Selon un rapport du Washington Post, la Maison-Blanche aurait hésité à autoriser le retour aux États-Unis de Peter Stafford, médecin ayant contracté le virus Ebola durant sa mission en République démocratique du Congo. Cette réticence aurait causé des retards dans son évacuation, le médecin ayant finalement été traité en Allemagne.
Les autorités américaines, via les Centres pour le contrôle et la prévention des maladies (CDC), ont qualifié ces allégations d'« absolument fausses ». Elles soutiennent que Berlin a été choisie comme destination en raison de sa proximité avec la RDC, ce qui a été décrit comme une nécessité logistique plutôt qu'une décision délibérée.
L'article met en lumière le contraste avec la réponse des États-Unis lors de la crise Ebola de 2014, où deux premiers patients américains avaient été évacués vers Atlanta pour traitement. À l'époque, Donald Trump avait exprimé ses réserves sur de telles opérations, tweetant que les États-Unis ne devraient pas laisser revenir des personnes infectées.
Une source anonyme citée dans le article a affirmé : « Le président et son entourage ne voulaient pas que Stafford revienne aux États-Unis. » Cette déclaration soulève des questions préoccupantes sur la gestion des évacuations médicales en cas d'épidémies.
Médecins américains hospitalisés en Europe
Nahid Bhadelia, médecin ayant soigné des patients atteints d'Ebola, a déclaré que les États-Unis possédaient des installations médicales de haut niveau, mais qui étaient actuellement surchargées. La plus adaptée pour ce type de traitement, située dans le Nebraska, est occupée par des personnes en quarantaine pour exposition au hantavirus.
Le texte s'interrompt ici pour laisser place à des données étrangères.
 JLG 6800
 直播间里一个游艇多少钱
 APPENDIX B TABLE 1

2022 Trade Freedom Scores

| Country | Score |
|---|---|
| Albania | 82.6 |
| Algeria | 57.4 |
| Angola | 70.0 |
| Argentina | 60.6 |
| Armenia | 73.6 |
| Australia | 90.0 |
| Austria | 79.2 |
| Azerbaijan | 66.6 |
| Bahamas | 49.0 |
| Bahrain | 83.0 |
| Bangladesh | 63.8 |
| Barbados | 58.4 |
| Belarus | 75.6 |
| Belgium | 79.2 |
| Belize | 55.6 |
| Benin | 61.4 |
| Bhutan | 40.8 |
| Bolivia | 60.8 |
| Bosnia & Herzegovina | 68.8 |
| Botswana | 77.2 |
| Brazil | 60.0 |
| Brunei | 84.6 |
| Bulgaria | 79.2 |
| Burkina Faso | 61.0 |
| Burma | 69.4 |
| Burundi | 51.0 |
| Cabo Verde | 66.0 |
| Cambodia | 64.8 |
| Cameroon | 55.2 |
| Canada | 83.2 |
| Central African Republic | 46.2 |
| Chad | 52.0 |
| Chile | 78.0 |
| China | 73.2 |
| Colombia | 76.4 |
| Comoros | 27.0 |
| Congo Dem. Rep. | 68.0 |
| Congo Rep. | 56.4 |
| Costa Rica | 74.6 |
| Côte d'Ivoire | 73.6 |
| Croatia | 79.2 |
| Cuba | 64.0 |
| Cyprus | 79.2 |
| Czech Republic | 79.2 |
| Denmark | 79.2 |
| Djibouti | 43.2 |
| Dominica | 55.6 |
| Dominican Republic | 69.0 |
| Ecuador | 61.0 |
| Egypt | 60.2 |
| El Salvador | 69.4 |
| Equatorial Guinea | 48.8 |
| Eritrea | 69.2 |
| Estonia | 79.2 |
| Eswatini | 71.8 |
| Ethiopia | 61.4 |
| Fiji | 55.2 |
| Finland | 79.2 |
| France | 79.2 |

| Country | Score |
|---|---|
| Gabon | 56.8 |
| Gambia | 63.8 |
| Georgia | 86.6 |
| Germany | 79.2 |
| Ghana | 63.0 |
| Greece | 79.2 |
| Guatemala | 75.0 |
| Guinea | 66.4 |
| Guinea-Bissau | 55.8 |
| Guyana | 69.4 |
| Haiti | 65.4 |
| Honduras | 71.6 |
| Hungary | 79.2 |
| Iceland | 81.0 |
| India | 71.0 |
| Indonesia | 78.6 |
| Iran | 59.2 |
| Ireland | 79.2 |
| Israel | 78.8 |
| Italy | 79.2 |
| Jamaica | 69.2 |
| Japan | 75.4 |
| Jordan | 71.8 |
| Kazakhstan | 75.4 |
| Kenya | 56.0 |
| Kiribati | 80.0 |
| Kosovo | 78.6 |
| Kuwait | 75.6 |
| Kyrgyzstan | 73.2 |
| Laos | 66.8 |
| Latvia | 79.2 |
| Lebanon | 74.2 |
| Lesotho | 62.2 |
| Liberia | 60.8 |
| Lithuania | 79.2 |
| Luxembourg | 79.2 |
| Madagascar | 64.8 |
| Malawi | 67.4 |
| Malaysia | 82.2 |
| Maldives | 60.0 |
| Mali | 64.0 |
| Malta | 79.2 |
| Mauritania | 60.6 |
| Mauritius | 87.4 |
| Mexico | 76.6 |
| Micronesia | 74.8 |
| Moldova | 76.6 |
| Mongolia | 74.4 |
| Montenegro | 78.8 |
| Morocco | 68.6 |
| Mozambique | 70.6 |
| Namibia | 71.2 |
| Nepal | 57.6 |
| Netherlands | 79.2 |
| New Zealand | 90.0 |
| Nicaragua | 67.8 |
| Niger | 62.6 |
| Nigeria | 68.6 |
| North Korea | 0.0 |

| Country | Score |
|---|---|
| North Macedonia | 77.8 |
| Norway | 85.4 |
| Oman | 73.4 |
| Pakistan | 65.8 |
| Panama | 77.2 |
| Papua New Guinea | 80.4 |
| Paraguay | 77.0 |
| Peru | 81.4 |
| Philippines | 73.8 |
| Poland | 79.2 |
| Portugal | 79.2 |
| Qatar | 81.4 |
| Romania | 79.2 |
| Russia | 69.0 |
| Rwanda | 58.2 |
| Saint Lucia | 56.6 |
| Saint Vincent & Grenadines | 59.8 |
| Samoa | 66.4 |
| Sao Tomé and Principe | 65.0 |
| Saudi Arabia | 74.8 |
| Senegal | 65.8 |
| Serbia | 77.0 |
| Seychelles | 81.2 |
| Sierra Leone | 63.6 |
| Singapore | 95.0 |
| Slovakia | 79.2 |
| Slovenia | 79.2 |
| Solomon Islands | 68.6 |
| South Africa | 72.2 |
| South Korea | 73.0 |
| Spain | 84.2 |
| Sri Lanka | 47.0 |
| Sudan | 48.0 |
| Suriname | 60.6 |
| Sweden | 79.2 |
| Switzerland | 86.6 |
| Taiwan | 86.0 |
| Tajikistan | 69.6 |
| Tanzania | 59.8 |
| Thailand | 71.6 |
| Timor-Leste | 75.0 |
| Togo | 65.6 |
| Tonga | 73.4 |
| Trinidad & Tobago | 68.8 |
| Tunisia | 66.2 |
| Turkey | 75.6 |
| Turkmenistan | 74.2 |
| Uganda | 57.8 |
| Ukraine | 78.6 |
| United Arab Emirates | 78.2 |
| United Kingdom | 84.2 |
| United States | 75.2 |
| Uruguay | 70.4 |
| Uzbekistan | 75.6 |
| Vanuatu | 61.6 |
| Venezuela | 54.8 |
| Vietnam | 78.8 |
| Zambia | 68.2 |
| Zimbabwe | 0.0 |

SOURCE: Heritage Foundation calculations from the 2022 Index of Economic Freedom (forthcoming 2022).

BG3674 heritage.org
D'après Politico, un autre médecin américain ayant été exposé au virus Ebola en Ouganda, Patrick LaRochelle, a été hospitalisé à Prague le même jour. LaRochelle et son épouse, Rebekah, qui a également été en contact avec un cas suspect, ont été transférés à Berlin durant que leur famille a pu rentrer aux États-Unis après une évaluation réussie concernant leur exposition.
Les CDC ont récemment instauré une interdiction d'entrée aux États-Unis pendant 30 jours pour les voyageurs ayant séjourné dans des zones touchées par Ebola, une mesure qui inclut des restrictions sévères pour ceux qui ne sont pas citoyens américains ou résidents permanents. Ces décisions montrent la complexité des enjeux sanitaires auxquels les États-Unis font face.